©2008 Big Empire Industries and Randy Shandis Enterprises
Every right imaginable is reserved.

 

This week:
21

Filthy says:
"Who knew winning sucked so hard?"

Blackjack's a pretty boring game. If you want to play it as well as possible, you just follow statistics. Every move you make is predetermined and can be fit on a three-by-five card. Maybe people like playing it because it is so fucking simple. Also, because you can win money at it. Not very often, and with recent payout changes in Las Vegas, less often than ever. Still, blackjack has a mystique because people are sexually attracted to anything where they can get free money.

21 is about blackjack. It's boring, too. It's based loosely on the true story of some dweebs at MIT who figured out a scheme to make tons of dough at blackjack. The basic idea was to have some people play tables, making the minimum bet, and keep a count of the number of high and low cards left to be dealt. The more high cards left in the deck, the better the game is for the player. The more low cards, the better for the house. When the cards were rich with high cards, the min-bet player would signal to an accomplice who would come in and make some huge bets as long as the deck stayed rich.
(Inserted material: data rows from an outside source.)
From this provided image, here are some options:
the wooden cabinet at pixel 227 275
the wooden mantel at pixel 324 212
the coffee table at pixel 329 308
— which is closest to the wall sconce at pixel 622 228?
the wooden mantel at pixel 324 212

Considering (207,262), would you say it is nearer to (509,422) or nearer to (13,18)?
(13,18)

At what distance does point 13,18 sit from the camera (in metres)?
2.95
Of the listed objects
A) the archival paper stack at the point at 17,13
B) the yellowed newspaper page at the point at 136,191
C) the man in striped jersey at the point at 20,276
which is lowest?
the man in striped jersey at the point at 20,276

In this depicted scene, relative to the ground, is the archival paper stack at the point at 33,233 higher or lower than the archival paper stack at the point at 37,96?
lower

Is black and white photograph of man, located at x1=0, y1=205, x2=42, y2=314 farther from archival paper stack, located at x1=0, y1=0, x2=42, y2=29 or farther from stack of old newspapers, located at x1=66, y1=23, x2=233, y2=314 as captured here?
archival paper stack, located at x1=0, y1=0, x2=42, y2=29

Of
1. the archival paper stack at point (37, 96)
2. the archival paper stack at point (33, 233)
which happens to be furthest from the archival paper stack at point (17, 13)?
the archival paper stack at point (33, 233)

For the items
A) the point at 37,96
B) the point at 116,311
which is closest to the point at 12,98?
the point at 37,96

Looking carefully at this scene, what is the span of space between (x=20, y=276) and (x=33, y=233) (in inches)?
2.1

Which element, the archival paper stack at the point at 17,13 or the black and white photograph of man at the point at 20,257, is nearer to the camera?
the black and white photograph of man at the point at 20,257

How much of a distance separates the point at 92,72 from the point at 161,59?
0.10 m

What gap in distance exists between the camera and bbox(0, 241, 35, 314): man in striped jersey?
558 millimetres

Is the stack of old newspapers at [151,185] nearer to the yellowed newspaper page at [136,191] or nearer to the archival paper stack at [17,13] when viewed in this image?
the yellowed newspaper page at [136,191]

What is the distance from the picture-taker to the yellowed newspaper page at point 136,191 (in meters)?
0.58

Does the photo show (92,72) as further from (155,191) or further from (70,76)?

That gives the team an edge over the house. Not a huge edge, but it can turn a game profitable. The problem is, once you get past the thrill of having figured out a way to beat the house, card counting is incredibly boring. It sure as hell isn't a good basis for a two hour movie, especially a crappy, boilerplate one like 21, which dumbs down more people than the Nevada public school system. It doesn't properly explain card counting, it doesn't have casino scenes that are remotely realistic and it made me glad I stole a bunch of Easter candy from one of the neighbor kids so I at least had something to gnaw on. No casino lets people bet 100 grand a hand with no heat or without knowing every little thing about the guy betting. The Hard Rock is not on a the Strip, neither is the Red Rock. And you don't lose 200 grand in a bad night betting 100K a hand. Just to mention a few of the hundreds of errors.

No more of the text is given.